Thursday, March 24, 2011

Episode 141: In which I officially bid farewell to my youth

I'm old. I know I'm old and I've been old for a while. Sure, I haven't quite hit 30 yet, but I am still old. About as old as a 27-year-old can be. As time passes there are things that randomly remind you of your age. Realizing that you don't know who any of today's popular music stars or actors are. Losing the desire to ever do a shot at a bar. Watching the children of professional athletes you used to watch as a teenager play in college now. Certain foods are no longer accepted by your body etc...

The worst is when you look at something that happened in a certain year and you don't think it was that long ago, but then you realize it was. Example: I recently watched sports footage from 1998- that I remember watching live at the time- and it looked grainy and faded. Like I was watching Babe Ruth in 1926. Some of the players interviewed in present time looked like my dad. Has anyone seen Mark McGuire lately?
Old. And he isn't the only one. William Shatner is 80. 80! Unbelievable. At least J-Lo still looks good. There is still a little bit of hope for society.

It isn't just celebrities, either. Businesses that I still consider new are celebrating 10 year anniversaries. My 2007 model year car has almost 80,000 miles on it. I graduated college five years ago. Five. What have I done with the last decade? Where did it go? I have no idea.

## Aim of the exercise
Copy out the blog post about feeling old word for word, from the date line to the final sentence.

## Supplied data
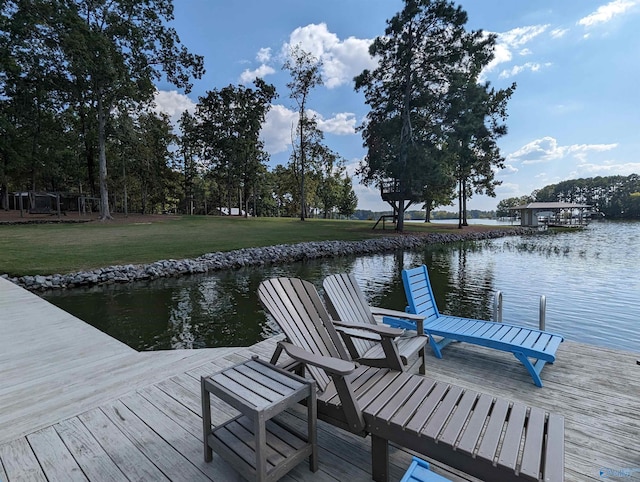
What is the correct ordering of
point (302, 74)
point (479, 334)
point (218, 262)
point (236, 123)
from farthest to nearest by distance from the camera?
point (236, 123), point (302, 74), point (218, 262), point (479, 334)

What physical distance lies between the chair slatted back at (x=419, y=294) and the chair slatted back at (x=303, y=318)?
4.87ft

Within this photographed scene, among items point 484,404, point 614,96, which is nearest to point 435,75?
point 614,96

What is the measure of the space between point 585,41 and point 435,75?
1395 centimetres

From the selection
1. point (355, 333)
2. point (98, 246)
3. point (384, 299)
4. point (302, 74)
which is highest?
point (302, 74)

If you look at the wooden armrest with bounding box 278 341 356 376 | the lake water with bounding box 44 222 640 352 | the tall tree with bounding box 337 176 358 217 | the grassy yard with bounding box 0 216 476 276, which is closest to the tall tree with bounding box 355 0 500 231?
the grassy yard with bounding box 0 216 476 276

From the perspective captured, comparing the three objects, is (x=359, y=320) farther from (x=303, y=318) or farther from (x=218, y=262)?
(x=218, y=262)

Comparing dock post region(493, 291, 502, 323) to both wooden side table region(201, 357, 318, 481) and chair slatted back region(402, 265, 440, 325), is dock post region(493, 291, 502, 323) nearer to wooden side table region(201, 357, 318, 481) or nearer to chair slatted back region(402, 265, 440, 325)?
chair slatted back region(402, 265, 440, 325)

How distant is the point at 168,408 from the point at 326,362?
1.62 metres

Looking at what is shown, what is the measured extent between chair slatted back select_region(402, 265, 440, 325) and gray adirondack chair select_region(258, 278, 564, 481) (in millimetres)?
1626

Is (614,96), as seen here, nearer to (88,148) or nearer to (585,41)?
(585,41)

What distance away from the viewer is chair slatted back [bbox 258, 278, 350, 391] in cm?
238

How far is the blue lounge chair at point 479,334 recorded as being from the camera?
3.09 meters

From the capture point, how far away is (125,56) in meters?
21.2

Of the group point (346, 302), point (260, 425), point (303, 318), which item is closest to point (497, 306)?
point (346, 302)
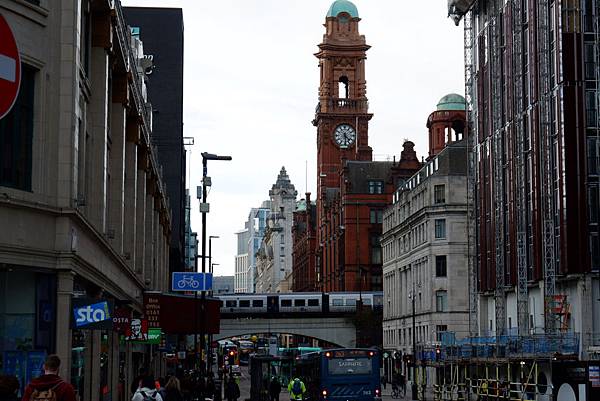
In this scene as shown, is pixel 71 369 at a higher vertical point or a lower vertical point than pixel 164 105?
lower

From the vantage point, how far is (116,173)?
112 feet

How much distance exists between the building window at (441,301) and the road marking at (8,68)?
292 feet

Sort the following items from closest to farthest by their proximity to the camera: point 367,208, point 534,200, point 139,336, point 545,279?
point 139,336 → point 545,279 → point 534,200 → point 367,208

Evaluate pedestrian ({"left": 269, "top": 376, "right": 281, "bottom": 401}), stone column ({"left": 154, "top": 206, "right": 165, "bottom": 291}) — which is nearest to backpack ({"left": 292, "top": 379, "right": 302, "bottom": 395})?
pedestrian ({"left": 269, "top": 376, "right": 281, "bottom": 401})

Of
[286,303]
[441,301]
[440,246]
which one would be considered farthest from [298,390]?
[286,303]

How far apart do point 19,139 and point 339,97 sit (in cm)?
14190

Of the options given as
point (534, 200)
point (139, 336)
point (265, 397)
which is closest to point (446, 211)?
point (534, 200)

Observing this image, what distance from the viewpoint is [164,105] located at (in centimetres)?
10300

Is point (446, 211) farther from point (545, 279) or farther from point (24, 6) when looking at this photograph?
point (24, 6)

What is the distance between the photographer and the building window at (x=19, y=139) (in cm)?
2044

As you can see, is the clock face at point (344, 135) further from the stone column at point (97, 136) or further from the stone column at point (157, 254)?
the stone column at point (97, 136)

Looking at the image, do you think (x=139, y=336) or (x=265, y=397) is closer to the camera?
(x=139, y=336)

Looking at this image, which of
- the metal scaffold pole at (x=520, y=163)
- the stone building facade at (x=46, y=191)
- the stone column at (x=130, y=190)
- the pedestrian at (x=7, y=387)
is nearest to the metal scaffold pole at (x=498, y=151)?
the metal scaffold pole at (x=520, y=163)

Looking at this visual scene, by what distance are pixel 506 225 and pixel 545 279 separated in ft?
38.3
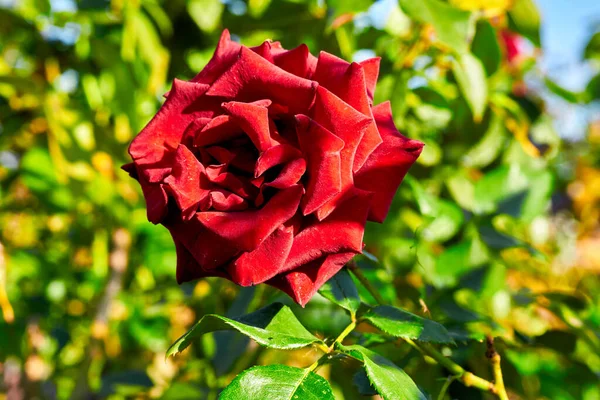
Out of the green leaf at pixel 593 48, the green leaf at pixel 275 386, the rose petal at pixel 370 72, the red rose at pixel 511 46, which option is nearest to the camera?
the green leaf at pixel 275 386

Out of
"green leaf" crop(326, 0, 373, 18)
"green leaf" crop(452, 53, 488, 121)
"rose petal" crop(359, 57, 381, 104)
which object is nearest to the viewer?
"rose petal" crop(359, 57, 381, 104)

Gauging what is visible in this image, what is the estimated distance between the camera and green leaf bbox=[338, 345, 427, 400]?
38 centimetres

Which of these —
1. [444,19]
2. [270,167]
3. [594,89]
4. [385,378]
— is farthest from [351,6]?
[594,89]

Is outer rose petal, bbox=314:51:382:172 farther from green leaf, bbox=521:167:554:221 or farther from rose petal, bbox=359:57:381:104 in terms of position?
green leaf, bbox=521:167:554:221

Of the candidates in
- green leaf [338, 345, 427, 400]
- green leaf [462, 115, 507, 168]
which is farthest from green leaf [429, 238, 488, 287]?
green leaf [338, 345, 427, 400]

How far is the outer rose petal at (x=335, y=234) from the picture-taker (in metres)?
0.41

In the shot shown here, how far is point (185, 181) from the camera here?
1.36 feet

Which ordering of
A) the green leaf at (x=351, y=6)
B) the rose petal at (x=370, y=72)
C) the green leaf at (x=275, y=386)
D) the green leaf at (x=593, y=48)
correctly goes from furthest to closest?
the green leaf at (x=593, y=48), the green leaf at (x=351, y=6), the rose petal at (x=370, y=72), the green leaf at (x=275, y=386)

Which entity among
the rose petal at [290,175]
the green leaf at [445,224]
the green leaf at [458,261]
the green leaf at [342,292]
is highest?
the rose petal at [290,175]

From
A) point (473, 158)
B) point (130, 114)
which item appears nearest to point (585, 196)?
point (473, 158)

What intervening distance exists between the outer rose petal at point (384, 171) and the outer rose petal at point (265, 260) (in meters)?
0.07

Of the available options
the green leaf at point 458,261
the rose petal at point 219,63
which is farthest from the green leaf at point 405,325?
the green leaf at point 458,261

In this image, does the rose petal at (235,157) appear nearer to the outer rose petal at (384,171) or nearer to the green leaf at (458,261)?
the outer rose petal at (384,171)

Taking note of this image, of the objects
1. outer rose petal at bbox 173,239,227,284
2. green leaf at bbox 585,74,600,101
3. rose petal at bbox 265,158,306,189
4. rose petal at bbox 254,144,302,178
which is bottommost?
green leaf at bbox 585,74,600,101
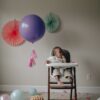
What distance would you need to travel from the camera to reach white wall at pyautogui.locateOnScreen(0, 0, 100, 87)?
5.29m

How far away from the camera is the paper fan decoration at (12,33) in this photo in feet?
17.4

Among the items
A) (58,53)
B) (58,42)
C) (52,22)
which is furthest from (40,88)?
(52,22)

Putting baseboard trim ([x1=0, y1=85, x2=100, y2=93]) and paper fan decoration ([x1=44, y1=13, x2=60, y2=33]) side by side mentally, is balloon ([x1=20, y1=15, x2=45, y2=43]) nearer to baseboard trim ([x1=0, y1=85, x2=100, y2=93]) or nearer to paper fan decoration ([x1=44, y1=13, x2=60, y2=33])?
paper fan decoration ([x1=44, y1=13, x2=60, y2=33])

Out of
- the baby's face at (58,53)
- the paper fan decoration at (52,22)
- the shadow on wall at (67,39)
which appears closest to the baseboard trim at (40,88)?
the shadow on wall at (67,39)

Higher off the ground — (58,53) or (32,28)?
(32,28)

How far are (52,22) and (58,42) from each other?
0.41m

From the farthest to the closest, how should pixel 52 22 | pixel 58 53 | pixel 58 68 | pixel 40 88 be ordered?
pixel 40 88 < pixel 52 22 < pixel 58 53 < pixel 58 68

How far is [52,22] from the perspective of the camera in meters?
5.25

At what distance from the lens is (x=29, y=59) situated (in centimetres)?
536

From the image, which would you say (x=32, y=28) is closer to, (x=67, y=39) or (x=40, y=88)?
(x=67, y=39)

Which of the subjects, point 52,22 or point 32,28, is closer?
point 32,28

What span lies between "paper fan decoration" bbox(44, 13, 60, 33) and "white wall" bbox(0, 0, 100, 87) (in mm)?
88

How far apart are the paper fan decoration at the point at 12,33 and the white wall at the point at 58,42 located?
100 mm

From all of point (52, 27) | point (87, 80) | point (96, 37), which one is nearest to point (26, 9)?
point (52, 27)
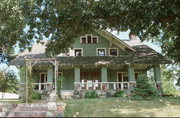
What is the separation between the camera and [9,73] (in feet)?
98.4

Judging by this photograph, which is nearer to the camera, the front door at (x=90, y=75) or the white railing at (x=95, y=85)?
the white railing at (x=95, y=85)

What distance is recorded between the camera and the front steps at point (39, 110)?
8148mm

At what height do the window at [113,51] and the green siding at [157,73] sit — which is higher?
the window at [113,51]

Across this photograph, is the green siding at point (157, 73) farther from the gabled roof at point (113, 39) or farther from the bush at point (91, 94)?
the bush at point (91, 94)

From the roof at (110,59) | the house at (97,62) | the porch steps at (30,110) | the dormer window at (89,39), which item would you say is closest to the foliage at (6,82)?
the house at (97,62)

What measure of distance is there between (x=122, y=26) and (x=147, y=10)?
2294 mm

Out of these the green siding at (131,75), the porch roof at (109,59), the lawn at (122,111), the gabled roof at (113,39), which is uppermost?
the gabled roof at (113,39)

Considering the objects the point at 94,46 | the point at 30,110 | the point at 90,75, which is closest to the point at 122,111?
the point at 30,110

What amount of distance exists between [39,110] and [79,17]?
23.3 ft

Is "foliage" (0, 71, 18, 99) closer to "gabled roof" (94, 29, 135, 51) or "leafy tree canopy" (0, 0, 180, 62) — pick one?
"leafy tree canopy" (0, 0, 180, 62)

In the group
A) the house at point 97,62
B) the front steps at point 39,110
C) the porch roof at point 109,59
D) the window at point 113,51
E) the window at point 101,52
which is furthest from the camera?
the window at point 113,51

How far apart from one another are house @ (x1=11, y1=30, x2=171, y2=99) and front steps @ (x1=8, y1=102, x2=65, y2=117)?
8.51 m

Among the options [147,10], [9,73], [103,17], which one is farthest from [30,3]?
[9,73]

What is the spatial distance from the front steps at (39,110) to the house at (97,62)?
851 centimetres
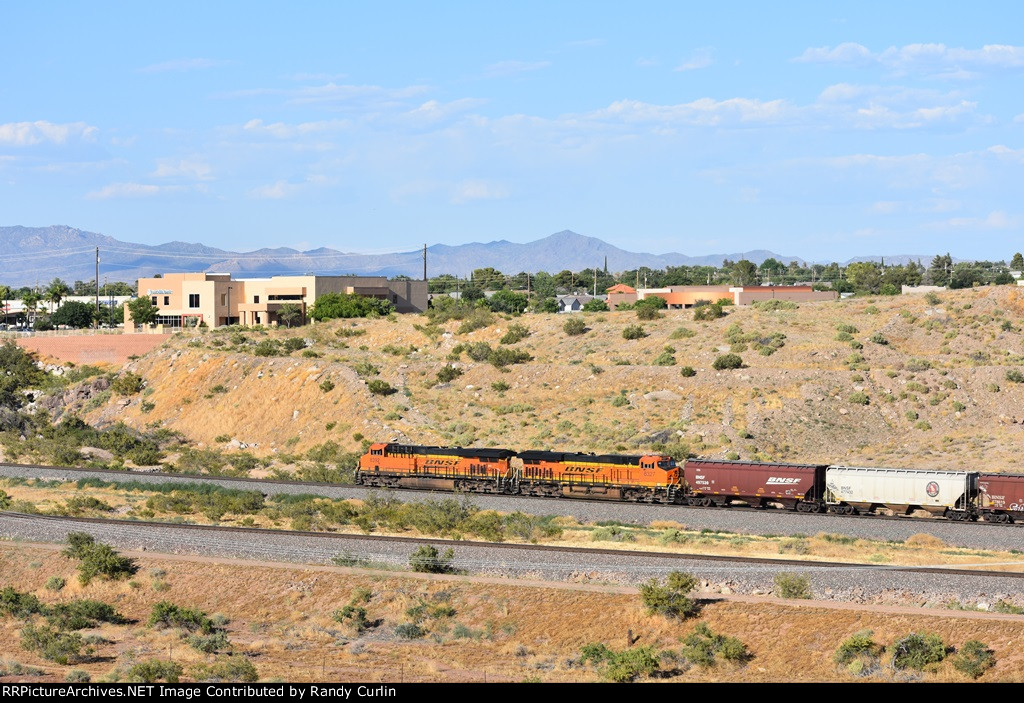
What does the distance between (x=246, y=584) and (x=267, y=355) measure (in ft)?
179

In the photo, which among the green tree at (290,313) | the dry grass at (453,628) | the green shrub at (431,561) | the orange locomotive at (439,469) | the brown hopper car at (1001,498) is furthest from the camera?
the green tree at (290,313)

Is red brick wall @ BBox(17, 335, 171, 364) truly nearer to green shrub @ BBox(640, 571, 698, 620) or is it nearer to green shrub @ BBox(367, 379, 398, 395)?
green shrub @ BBox(367, 379, 398, 395)

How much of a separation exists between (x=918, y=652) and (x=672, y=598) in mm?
6830

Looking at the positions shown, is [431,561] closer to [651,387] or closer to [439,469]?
[439,469]

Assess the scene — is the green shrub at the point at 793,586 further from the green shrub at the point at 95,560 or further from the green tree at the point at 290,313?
the green tree at the point at 290,313

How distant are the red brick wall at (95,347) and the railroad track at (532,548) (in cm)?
6206

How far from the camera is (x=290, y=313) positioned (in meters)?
125

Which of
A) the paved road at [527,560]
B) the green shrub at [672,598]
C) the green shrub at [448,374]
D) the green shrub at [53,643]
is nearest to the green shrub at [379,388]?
the green shrub at [448,374]

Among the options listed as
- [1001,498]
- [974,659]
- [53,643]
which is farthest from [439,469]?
[974,659]

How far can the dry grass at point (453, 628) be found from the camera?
95.3 ft

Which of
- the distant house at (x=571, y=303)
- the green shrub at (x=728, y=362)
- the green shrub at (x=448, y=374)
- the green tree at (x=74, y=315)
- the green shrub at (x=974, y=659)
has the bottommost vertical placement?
the green shrub at (x=974, y=659)

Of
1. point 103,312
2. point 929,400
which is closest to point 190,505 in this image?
point 929,400

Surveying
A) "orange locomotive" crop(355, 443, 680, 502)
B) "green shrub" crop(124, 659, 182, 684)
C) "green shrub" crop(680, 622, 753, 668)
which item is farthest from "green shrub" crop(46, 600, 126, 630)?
"orange locomotive" crop(355, 443, 680, 502)
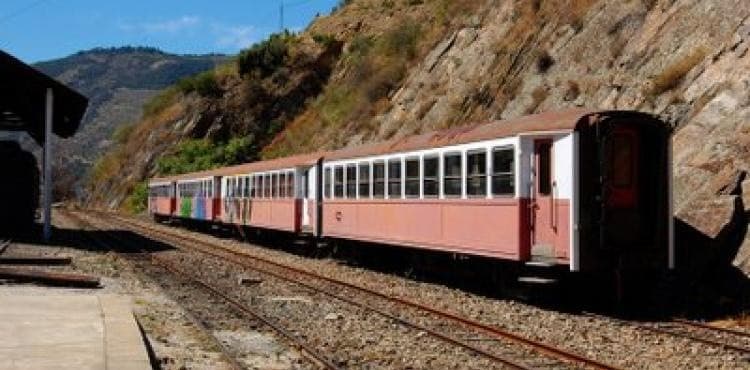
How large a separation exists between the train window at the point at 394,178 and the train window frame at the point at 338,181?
3462mm

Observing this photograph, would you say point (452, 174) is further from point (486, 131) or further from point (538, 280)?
point (538, 280)

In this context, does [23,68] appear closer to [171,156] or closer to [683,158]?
[683,158]

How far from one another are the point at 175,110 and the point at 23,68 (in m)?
53.6

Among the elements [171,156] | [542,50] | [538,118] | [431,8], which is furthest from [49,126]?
[171,156]

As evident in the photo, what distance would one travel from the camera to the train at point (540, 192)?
14117 millimetres

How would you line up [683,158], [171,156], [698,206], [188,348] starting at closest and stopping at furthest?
[188,348]
[698,206]
[683,158]
[171,156]

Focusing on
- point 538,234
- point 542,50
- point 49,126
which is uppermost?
point 542,50

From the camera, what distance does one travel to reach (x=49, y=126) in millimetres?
33000

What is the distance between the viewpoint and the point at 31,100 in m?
36.2

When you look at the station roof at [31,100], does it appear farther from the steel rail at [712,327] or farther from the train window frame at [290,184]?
the steel rail at [712,327]

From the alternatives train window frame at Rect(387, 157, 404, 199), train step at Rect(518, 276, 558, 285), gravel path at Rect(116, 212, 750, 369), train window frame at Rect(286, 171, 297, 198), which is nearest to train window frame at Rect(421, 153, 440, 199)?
train window frame at Rect(387, 157, 404, 199)

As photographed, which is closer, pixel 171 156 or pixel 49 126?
pixel 49 126

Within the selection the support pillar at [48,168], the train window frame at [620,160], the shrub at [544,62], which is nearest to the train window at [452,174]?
the train window frame at [620,160]

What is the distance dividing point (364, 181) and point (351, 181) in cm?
100
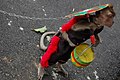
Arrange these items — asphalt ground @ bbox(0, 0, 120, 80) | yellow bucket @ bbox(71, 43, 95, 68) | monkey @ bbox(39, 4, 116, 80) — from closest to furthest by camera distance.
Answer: monkey @ bbox(39, 4, 116, 80) → yellow bucket @ bbox(71, 43, 95, 68) → asphalt ground @ bbox(0, 0, 120, 80)

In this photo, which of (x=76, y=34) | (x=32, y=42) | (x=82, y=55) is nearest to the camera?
(x=76, y=34)

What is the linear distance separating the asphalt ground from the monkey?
1.50ft

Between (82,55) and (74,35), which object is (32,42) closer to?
(82,55)

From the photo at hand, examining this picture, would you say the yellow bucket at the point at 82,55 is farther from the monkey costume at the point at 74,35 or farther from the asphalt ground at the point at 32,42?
the asphalt ground at the point at 32,42

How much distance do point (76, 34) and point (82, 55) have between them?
0.36m

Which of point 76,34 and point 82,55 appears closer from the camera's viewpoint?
point 76,34

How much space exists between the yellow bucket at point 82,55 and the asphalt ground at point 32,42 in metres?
0.72

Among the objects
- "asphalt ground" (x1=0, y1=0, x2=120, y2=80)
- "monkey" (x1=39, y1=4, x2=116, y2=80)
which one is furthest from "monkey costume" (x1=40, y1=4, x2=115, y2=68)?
"asphalt ground" (x1=0, y1=0, x2=120, y2=80)

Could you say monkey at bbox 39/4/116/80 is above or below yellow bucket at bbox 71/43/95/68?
above

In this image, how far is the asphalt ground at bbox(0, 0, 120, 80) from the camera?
409cm

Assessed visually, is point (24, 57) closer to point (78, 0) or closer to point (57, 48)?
point (57, 48)

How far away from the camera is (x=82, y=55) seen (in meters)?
3.62

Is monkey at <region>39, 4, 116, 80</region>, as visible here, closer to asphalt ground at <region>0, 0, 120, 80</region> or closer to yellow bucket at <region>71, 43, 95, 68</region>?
yellow bucket at <region>71, 43, 95, 68</region>

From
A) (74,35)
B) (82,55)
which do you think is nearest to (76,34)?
(74,35)
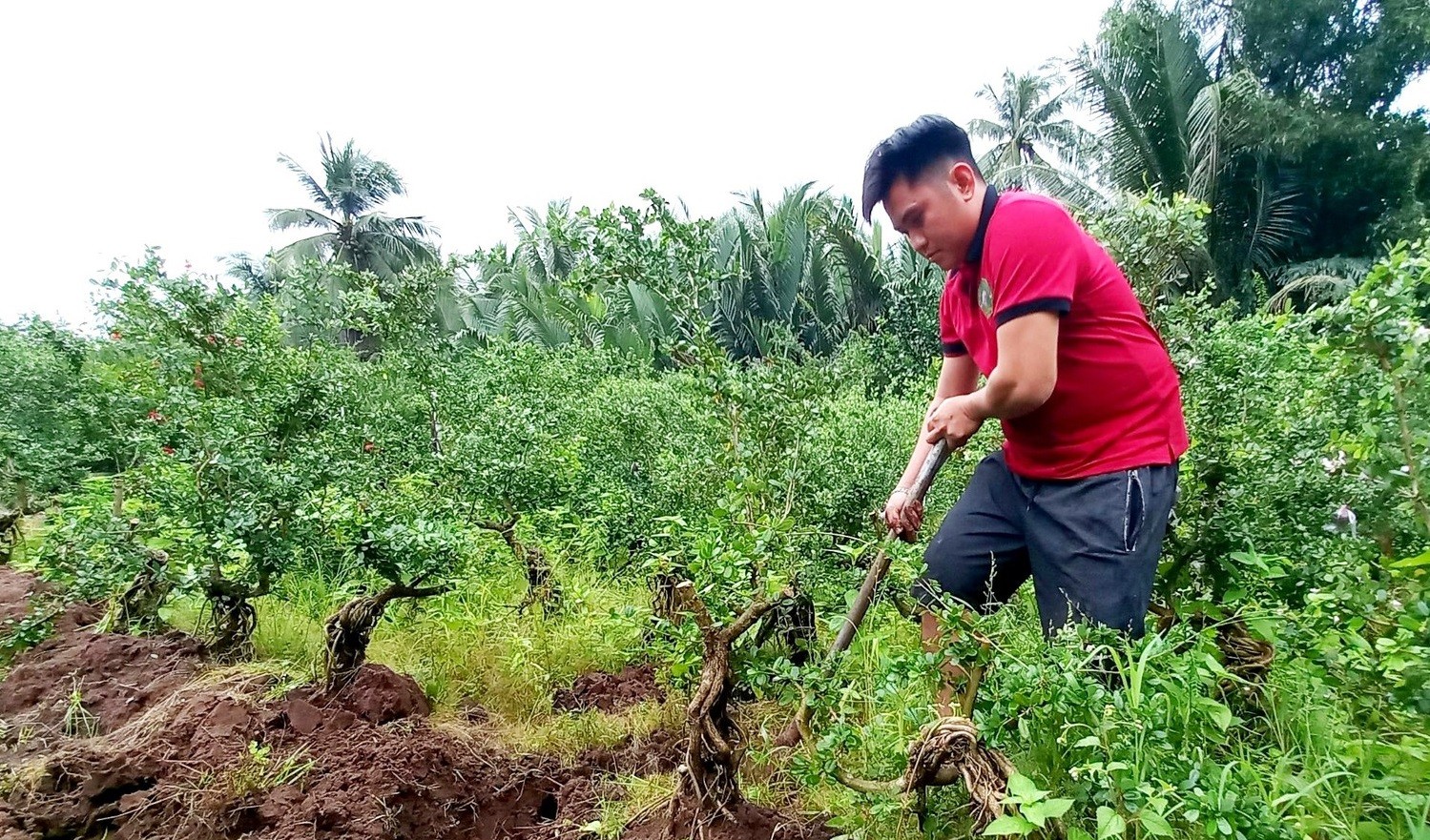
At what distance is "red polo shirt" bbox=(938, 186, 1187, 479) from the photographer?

## Answer space
Thursday, March 24, 2011

Episode 141: In which I officially bid farewell to my youth

I'm old. I know I'm old and I've been old for a while. Sure, I haven't quite hit 30 yet, but I am still old. About as old as a 27-year-old can be. As time passes there are things that randomly remind you of your age. Realizing that you don't know who any of today's popular music stars or actors are. Losing the desire to ever do a shot at a bar. Watching the children of professional athletes you used to watch as a teenager play in college now. Certain foods are no longer accepted by your body etc...

The worst is when you look at something that happened in a certain year and you don't think it was that long ago, but then you realize it was. Example: I recently watched sports footage from 1998- that I remember watching live at the time- and it looked grainy and faded. Like I was watching Babe Ruth in 1926. Some of the players interviewed in present time looked like my dad. Has anyone seen Mark McGuire lately?
Old. And he isn't the only one. William Shatner is 80. 80! Unbelievable. At least J-Lo still looks good. There is still a little bit of hope for society.

It isn't just celebrities, either. Businesses that I still consider new are celebrating 10 year anniversaries. My 2007 model year car has almost 80,000 miles on it. I graduated college five years ago. Five. What have I done with the last decade? Where did it go? I have no idea.